# BT2101 Introduction to Naive Bayes Classification

## 1 Goal:

In this notebook, we will explore Naive Bayes classification using:
* Maximize a-posterior probability (MAP)
* Open-source package: `scikit-learn`

For MAP, you will:
* Understand Bayes formula: Likelihood, Prior, Posterior
* Understand total/complete probability and conditional probability
* Write functions to calculate likelihood, prior and posterior
* Write a prediction function
* Use MAP to make classification

In [None]:
# -*- coding:utf-8 -*-
import numpy as np
import pandas as pd
import matplotlib.pyplot as plt
from __future__ import division
from math import sqrt
%matplotlib inline

### 1.1 Summary of Bayes Formula

From the lecture class, we know that a typical Bayes formula with regard to an event $\theta$ is:
\begin{align}
P(\theta|X) &= \frac{P(X|\theta)P(\theta)}{P(X)} \\
&\propto P(X|\theta)P(\theta)  \\
\end{align}

which is equivalently expressed as:
\begin{align}
\text{Posterior} &= \frac{\text{Likelihood}\times\text{Prior}}{\text{Evidence}} \\
&\propto \text{Likelihood}\times\text{Prior}  \\
\end{align}

Let us suppose:
1. Prior probability distribution of an event $\theta$ is: $P(\theta)$

2. Data likelihood function of $X=(x_{1},...,x_{f})$ with $f$ features:
\begin{align}
l(\theta) &= P(X=(x_{1},...,x_{f})|\theta) \\
&= \prod_{j=1}^{f}P(x_{j}|\theta)
\end{align}

3. Posterior probability is: $P(\theta|X=(x_{1},...,x_{f}))$

4. According to Bayes formula, we can get:
\begin{align}
P(\theta|X) &\propto P(\theta)\times\prod_{j=1}^{f}P(x_{j}|\theta) \\
\end{align}

Assumption: Features are independent, which is a very strong assumption !

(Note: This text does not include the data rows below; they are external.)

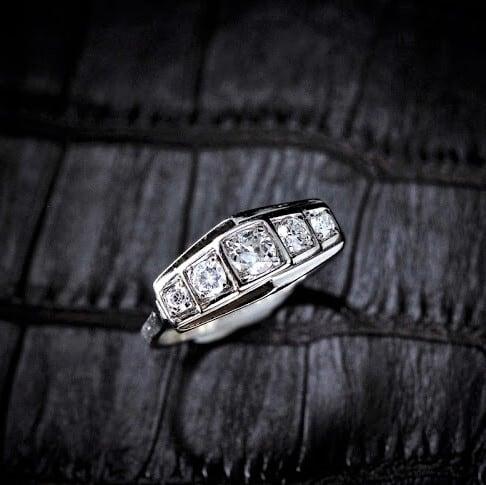 Art-Deco Five Stones Diamond & Platinum Ring アール・デコ ダイヤモンド & プラチナ リング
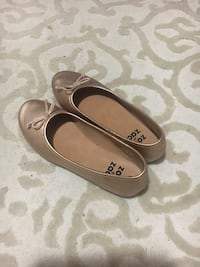 Girls shoes size 2.5 US Guelph, N1E 1B8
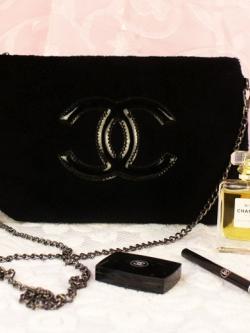 กระเป๋า Chanel พรีเมี่ยมกิ้ฟ จากเคาเตอร์ต่างประเทศคะ วัสดุเป็นผ้าcoton ขนนิ่ม น้ำหนักเบา สวยหรู ตามแบบฉบับของแบรนด์เลย ตัวกระเป๋าขนาดกำลังดี ใส่มือถือได้ทุกรุ่น สามารถเก็บสายถือเป็นคลัชออกงานได้คะ หรือ สะพายข้างได้ รับรองถือหรื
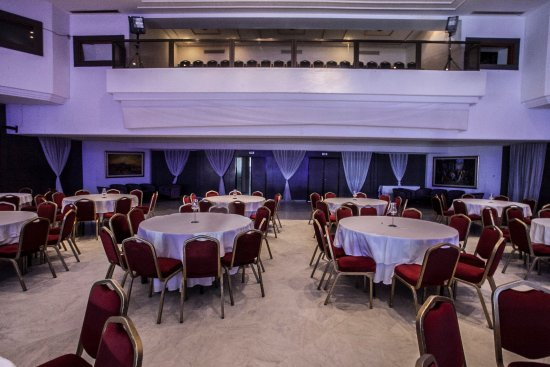 Mise place tables de banquets - Picture of Sol Azur Beach Hotel ...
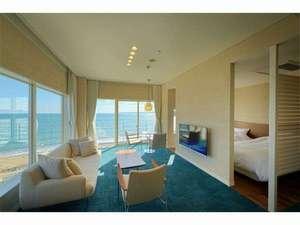 海のように爽やかなブルーの絨毯が特徴。インテリアにこだわった当館で1番グレードの高いお部屋です。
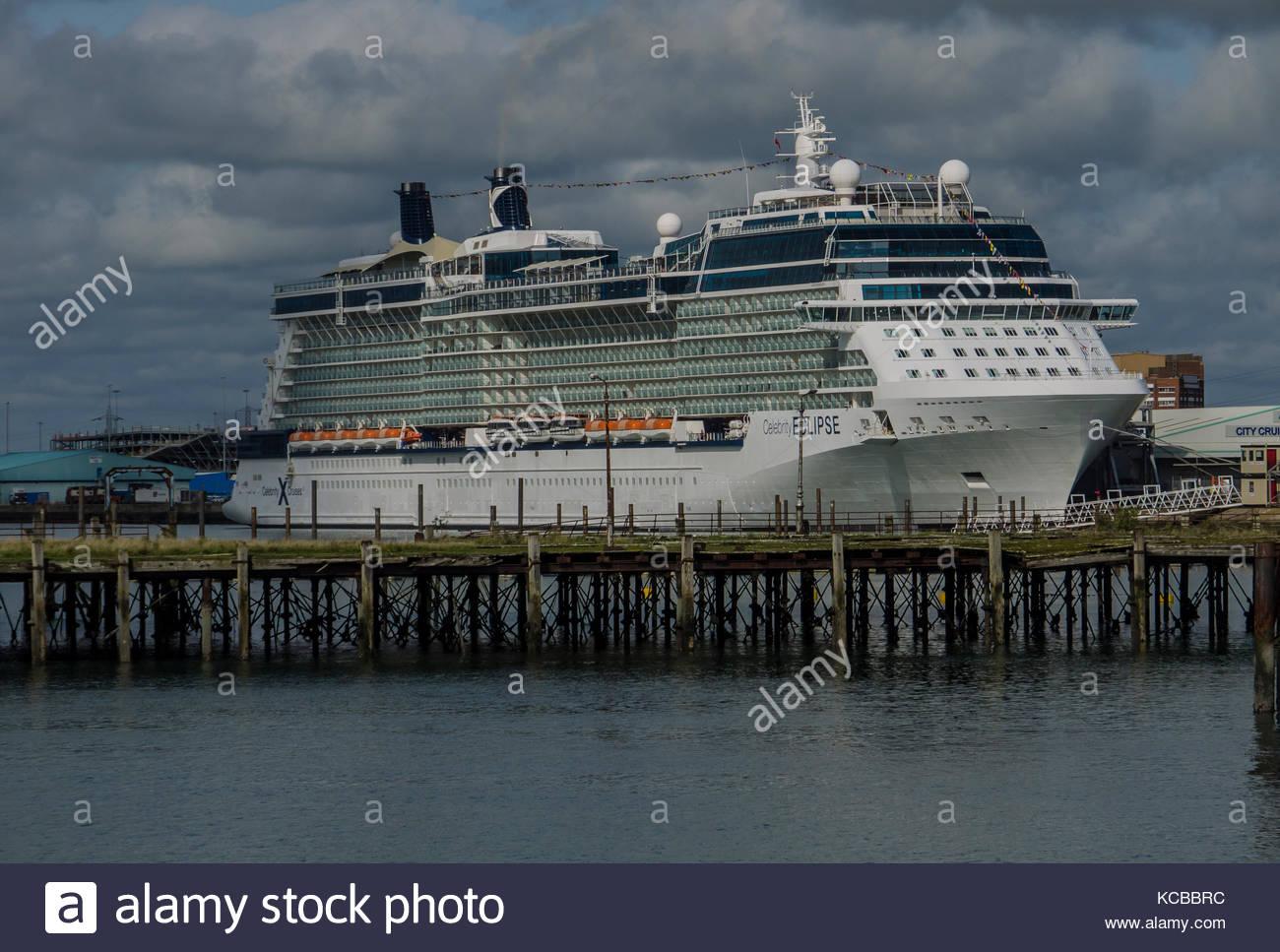 Celebrity Eclipse Kreuzfahrtschiff in Southampton, Hampshire england September 2017 angedockt Stockbild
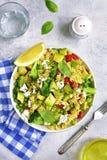 与绿色菜和希脂乳的意大利面制色拉 顶视图 免版税库存图片
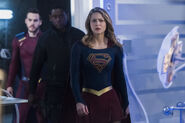 3.Supergirl-The Fanatical-Supergirl, J'onn et Mon-El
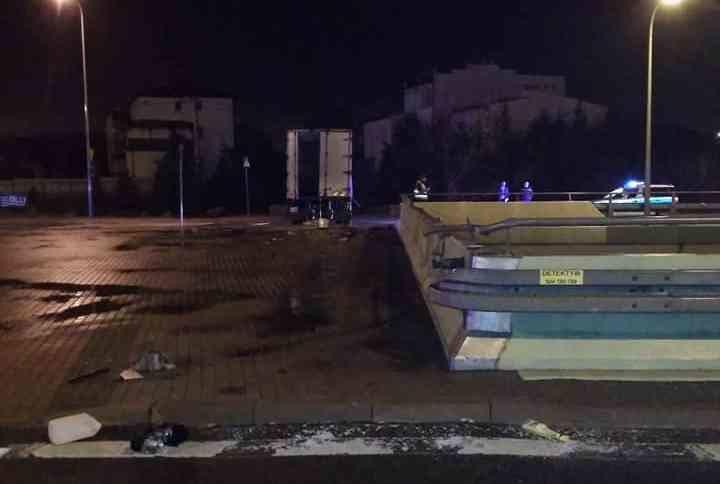 Z relacji świadków wynika, że osobówka wbiła się pod ciężarówkę. Na skutek kolizji kierujący samochodem ciężarowym wypadł przez przednią szybę na ulicę.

### 1.2 A Typical Naive Bayes Problem 

In machine learning, Naive Bayes classifiers are a family of simple "probabilistic classifiers" based on applying Bayes' theorem with strong (naïve) independence assumptions between the features [Wikipedia](https://en.wikipedia.org/wiki/Naive_Bayes_classifier).

Suppose output $y$ is assigned to one of the classes $C_{1},...,C_{k}$, then the Naive Bayes classification problem is to **Maximize** the posterior probability:

\begin{align}
y &= \mathop{\arg\max}_{k\in{1,...,K}}P(C_{k}|X) \\
&= \mathop{\arg\max}_{k\in{1,...,K}}P(C_{k})\prod_{j=1}^{f}P(x_{j}|C_{k}) \\
\end{align}

This equation has two important arguments:
1. Prior probability of class $C_{k}$: $P(C_{k})$ for $k=1,...,K$
2. Conditional probability of each feature $j$: $P(x_{j}|C_{k})$ for $j=1,...,f$

Given by the data, we need to calcuate (1) prior probability of each class, and (2) probability of one feature conditional on one class.

### 1.3 An Example

The dataset for this example can be found [here](http://www.inf.u-szeged.hu/~ormandi/ai2/06-naiveBayes-example.pdf).

Attributes information:
1. Color: Car colour
2. Type: Car type
3. Origin: Whether car is manufactured from domestic or imported
4. Stolen: Whether car is stolen or not (1=Yes; 0=No)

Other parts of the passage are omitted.